Every record below is to be retyped exactly.
── Working data ──
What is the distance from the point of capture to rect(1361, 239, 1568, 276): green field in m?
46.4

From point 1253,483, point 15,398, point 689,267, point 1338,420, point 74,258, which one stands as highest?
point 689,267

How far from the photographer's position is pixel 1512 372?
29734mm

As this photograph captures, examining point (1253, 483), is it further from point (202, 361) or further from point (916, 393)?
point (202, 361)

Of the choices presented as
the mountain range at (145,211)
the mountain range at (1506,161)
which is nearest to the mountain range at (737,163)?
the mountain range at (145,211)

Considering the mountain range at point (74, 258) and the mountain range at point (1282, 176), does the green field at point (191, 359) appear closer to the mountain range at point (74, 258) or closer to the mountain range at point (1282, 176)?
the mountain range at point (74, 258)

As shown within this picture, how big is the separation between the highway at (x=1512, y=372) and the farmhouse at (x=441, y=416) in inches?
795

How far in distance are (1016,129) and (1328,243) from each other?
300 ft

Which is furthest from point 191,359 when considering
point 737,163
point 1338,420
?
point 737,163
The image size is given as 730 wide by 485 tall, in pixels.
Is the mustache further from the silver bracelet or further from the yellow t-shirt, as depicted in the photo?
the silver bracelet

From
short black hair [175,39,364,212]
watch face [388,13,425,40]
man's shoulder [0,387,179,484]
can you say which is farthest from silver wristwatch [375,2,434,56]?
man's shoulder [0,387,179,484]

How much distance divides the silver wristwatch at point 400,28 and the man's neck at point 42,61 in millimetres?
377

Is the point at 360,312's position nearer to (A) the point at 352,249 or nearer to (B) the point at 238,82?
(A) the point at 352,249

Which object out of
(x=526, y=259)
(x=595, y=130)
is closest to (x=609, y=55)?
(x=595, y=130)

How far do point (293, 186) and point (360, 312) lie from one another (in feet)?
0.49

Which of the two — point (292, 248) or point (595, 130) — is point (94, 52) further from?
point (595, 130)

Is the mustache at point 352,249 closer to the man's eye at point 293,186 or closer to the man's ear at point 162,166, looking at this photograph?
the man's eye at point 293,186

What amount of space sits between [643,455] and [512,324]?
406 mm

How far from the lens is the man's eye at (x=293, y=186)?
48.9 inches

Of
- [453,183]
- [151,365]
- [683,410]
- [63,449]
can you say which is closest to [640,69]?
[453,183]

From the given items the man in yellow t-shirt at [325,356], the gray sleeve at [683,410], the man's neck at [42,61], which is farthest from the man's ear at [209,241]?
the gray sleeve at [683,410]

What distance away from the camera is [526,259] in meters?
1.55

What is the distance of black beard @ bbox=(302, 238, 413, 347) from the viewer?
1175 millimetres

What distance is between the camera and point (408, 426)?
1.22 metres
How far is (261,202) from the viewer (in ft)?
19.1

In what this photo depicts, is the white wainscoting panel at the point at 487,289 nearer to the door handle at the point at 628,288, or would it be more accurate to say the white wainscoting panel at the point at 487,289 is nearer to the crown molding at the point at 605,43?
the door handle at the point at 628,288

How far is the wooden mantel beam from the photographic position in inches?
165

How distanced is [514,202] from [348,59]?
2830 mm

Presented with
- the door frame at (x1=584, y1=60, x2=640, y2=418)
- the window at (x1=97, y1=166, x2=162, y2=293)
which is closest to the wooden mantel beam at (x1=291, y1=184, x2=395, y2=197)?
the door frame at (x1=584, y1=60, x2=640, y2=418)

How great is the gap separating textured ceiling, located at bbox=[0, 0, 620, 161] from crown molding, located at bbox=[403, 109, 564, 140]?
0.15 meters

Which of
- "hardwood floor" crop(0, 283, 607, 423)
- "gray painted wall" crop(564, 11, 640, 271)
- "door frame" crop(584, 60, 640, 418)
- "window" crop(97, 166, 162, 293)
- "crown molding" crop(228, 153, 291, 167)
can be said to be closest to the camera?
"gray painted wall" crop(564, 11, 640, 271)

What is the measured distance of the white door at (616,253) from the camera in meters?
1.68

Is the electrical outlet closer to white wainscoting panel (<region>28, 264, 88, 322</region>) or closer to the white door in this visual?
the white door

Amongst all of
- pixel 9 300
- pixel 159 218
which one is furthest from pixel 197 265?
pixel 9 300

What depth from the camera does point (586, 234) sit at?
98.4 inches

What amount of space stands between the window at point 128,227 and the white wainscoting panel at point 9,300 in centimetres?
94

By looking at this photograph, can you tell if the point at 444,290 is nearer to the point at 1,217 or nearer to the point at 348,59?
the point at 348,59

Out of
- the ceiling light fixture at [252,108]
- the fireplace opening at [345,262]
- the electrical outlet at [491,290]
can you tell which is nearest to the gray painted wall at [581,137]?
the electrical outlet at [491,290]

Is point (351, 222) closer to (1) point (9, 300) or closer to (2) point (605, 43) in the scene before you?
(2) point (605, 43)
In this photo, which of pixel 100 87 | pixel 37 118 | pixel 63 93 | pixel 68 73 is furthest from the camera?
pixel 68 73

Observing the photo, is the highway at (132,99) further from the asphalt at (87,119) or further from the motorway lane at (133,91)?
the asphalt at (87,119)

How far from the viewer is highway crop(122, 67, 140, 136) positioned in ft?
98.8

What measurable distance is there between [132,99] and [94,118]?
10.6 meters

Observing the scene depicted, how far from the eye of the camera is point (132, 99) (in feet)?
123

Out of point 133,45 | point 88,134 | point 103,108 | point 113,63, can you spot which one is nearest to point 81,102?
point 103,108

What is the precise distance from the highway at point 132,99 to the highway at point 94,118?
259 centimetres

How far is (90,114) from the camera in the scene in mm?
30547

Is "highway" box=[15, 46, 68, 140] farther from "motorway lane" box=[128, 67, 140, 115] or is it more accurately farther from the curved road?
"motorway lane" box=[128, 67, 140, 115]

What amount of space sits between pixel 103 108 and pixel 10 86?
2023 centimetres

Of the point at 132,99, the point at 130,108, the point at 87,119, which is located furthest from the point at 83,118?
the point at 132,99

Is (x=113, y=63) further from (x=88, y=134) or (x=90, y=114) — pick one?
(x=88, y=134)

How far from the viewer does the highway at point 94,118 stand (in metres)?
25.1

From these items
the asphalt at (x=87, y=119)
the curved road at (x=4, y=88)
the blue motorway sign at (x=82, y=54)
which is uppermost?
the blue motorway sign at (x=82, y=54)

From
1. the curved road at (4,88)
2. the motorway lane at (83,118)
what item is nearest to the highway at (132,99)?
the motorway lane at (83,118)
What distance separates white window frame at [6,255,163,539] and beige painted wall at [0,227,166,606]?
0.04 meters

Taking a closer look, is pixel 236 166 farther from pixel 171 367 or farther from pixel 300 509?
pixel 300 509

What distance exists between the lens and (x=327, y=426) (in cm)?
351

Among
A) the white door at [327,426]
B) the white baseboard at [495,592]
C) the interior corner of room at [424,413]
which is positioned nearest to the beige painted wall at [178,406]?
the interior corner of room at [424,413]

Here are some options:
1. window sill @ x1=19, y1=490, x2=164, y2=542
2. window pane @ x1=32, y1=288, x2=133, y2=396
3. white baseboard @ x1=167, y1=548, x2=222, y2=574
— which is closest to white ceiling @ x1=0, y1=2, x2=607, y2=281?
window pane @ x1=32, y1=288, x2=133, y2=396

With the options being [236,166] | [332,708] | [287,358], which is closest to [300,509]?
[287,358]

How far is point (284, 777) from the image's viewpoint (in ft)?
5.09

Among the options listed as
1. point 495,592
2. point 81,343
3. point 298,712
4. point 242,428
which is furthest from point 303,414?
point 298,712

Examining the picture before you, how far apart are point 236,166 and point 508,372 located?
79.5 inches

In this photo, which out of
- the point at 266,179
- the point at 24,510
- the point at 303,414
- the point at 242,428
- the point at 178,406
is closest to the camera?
───
**Result for this task:**
What is the distance from the point of capture to rect(1361, 239, 1568, 276): green field in m?
46.4

From point 1253,483, point 15,398, point 689,267, point 1338,420, point 74,258, which one stands as highest?
point 689,267

How far from the photographer's position is pixel 1512 372?
29734mm

As this photograph captures, examining point (1253, 483), is it further from point (202, 361) or further from point (916, 393)?
point (202, 361)

Of the choices presented as
the mountain range at (145,211)
the mountain range at (1506,161)
which is nearest to the mountain range at (737,163)?
the mountain range at (145,211)

Considering the mountain range at point (74, 258) and the mountain range at point (1282, 176), does the green field at point (191, 359) appear closer to the mountain range at point (74, 258) or closer to the mountain range at point (1282, 176)?
the mountain range at point (74, 258)

As shown within this picture, how big is the separation between the highway at (x=1512, y=372) and the farmhouse at (x=441, y=416) in inches?
795

How far in distance are (1016,129) and (1328,243) from each other?
300 ft

Which is furthest from point 191,359 when considering
point 737,163
point 1338,420
?
point 737,163
The image size is given as 730 wide by 485 tall, in pixels.
Is the mustache further from the silver bracelet or further from the yellow t-shirt, as depicted in the photo?
the silver bracelet

From
short black hair [175,39,364,212]
watch face [388,13,425,40]
man's shoulder [0,387,179,484]
can you say which is farthest from silver wristwatch [375,2,434,56]?
man's shoulder [0,387,179,484]

How much distance divides the silver wristwatch at point 400,28 and the man's neck at point 42,61 in millimetres?
377

Is the point at 360,312's position nearer to (A) the point at 352,249 or nearer to (B) the point at 238,82?
(A) the point at 352,249

Which object out of
(x=526, y=259)
(x=595, y=130)
is closest to (x=609, y=55)?
(x=595, y=130)

How far do point (293, 186) and point (360, 312) lie from one another (in feet)?
0.49

Which of the two — point (292, 248) or point (595, 130) — is point (94, 52) further from?
point (595, 130)

Is the mustache at point 352,249 closer to the man's eye at point 293,186 or closer to the man's ear at point 162,166, looking at this photograph?
the man's eye at point 293,186

What amount of space sits between [643,455] and [512,324]?
406 mm

How far from the lens is the man's eye at (x=293, y=186)?
48.9 inches

Of
- [453,183]
- [151,365]
- [683,410]
- [63,449]
can you say which is closest to [640,69]?
[453,183]

From the given items the man in yellow t-shirt at [325,356], the gray sleeve at [683,410], the man's neck at [42,61], which is farthest from the man's ear at [209,241]?
the gray sleeve at [683,410]

What distance away from the camera is [526,259] in meters?
1.55

What is the distance of black beard @ bbox=(302, 238, 413, 347) from the viewer?
1175 millimetres

What distance is between the camera and point (408, 426)?
1.22 metres
How far is (261,202) from the viewer (in ft)?
19.1

In what this photo depicts, is the white wainscoting panel at the point at 487,289 nearer to the door handle at the point at 628,288, or would it be more accurate to say the white wainscoting panel at the point at 487,289 is nearer to the crown molding at the point at 605,43?
the door handle at the point at 628,288

How far is the wooden mantel beam from the photographic position in inches?
165

How distanced is [514,202] from [348,59]?
2830 mm

Presented with
- the door frame at (x1=584, y1=60, x2=640, y2=418)
- the window at (x1=97, y1=166, x2=162, y2=293)
which is closest to the wooden mantel beam at (x1=291, y1=184, x2=395, y2=197)?
the door frame at (x1=584, y1=60, x2=640, y2=418)

How great is the gap separating textured ceiling, located at bbox=[0, 0, 620, 161] from crown molding, located at bbox=[403, 109, 564, 140]?
0.15 meters

Which of
- "hardwood floor" crop(0, 283, 607, 423)
- "gray painted wall" crop(564, 11, 640, 271)
- "door frame" crop(584, 60, 640, 418)
- "window" crop(97, 166, 162, 293)
- "crown molding" crop(228, 153, 291, 167)
can be said to be closest to the camera?
"gray painted wall" crop(564, 11, 640, 271)

What is the measured distance of the white door at (616,253) from the camera in meters?
1.68

Is the electrical outlet closer to white wainscoting panel (<region>28, 264, 88, 322</region>) or closer to the white door in this visual?
the white door

Amongst all of
- pixel 9 300
- pixel 159 218
which one is furthest from pixel 197 265?
pixel 9 300

What depth from the camera does point (586, 234) sit at?
98.4 inches

What amount of space stands between the window at point 128,227 and the white wainscoting panel at point 9,300 in centimetres?
94

By looking at this photograph, can you tell if the point at 444,290 is nearer to the point at 1,217 or nearer to the point at 348,59?
the point at 348,59

Out of
- the ceiling light fixture at [252,108]
- the fireplace opening at [345,262]
- the electrical outlet at [491,290]
can you tell which is nearest to the gray painted wall at [581,137]?
the electrical outlet at [491,290]

Is point (351, 222) closer to (1) point (9, 300) or closer to (2) point (605, 43) in the scene before you?
(2) point (605, 43)
In this photo, which of pixel 100 87 | pixel 37 118 | pixel 63 93 | pixel 68 73 is furthest from the camera?
pixel 68 73

Observing the photo, is the highway at (132,99) further from the asphalt at (87,119) or further from the motorway lane at (133,91)?
the asphalt at (87,119)

How far from the viewer is highway crop(122, 67, 140, 136) positioned in ft?
98.8

What measurable distance is there between [132,99] and [94,118]?
10.6 meters

Observing the scene depicted, how far from the eye of the camera is point (132, 99) (in feet)?
123

Out of point 133,45 | point 88,134 | point 103,108 | point 113,63, can you spot which one is nearest to point 81,102?
point 103,108

What is the precise distance from the highway at point 132,99 to the highway at point 94,118?
259 centimetres

How far is (90,114) from the camera in the scene in mm?
30547

Is "highway" box=[15, 46, 68, 140] farther from "motorway lane" box=[128, 67, 140, 115] or is it more accurately farther from the curved road?
"motorway lane" box=[128, 67, 140, 115]

What amount of space sits between pixel 103 108 and pixel 10 86?
2023 centimetres

Of the point at 132,99, the point at 130,108, the point at 87,119, which is located furthest from the point at 83,118?
the point at 132,99

Is (x=113, y=63) further from (x=88, y=134) or (x=90, y=114) — pick one?
(x=88, y=134)

How far from the viewer does the highway at point 94,118 stand (in metres)?
25.1

From these items
the asphalt at (x=87, y=119)
the curved road at (x=4, y=88)
the blue motorway sign at (x=82, y=54)
which is uppermost?
the blue motorway sign at (x=82, y=54)

From
1. the curved road at (4,88)
2. the motorway lane at (83,118)
what item is nearest to the highway at (132,99)?
the motorway lane at (83,118)
What distance separates white window frame at [6,255,163,539] and beige painted wall at [0,227,166,606]?
0.04 meters

Taking a closer look, is pixel 236 166 farther from pixel 171 367 or farther from pixel 300 509?
pixel 300 509

What distance exists between the lens and (x=327, y=426) (in cm)?
351

Among
A) the white door at [327,426]
B) the white baseboard at [495,592]
C) the interior corner of room at [424,413]
which is positioned nearest to the beige painted wall at [178,406]?
the interior corner of room at [424,413]

Here are some options:
1. window sill @ x1=19, y1=490, x2=164, y2=542
2. window pane @ x1=32, y1=288, x2=133, y2=396
3. white baseboard @ x1=167, y1=548, x2=222, y2=574
— which is closest to white ceiling @ x1=0, y1=2, x2=607, y2=281?
window pane @ x1=32, y1=288, x2=133, y2=396

With the options being [236,166] | [332,708] | [287,358], which is closest to [300,509]?
[287,358]

How far is point (284, 777) from the image's viewpoint (in ft)?
5.09

Among the options listed as
1. point 495,592
2. point 81,343
3. point 298,712
4. point 242,428
which is furthest from point 303,414?
point 298,712

Examining the picture before you, how far apart are point 236,166 and point 508,372 located?
79.5 inches

In this photo, which out of
- the point at 266,179
- the point at 24,510
- the point at 303,414
- the point at 242,428
- the point at 178,406
is closest to the camera?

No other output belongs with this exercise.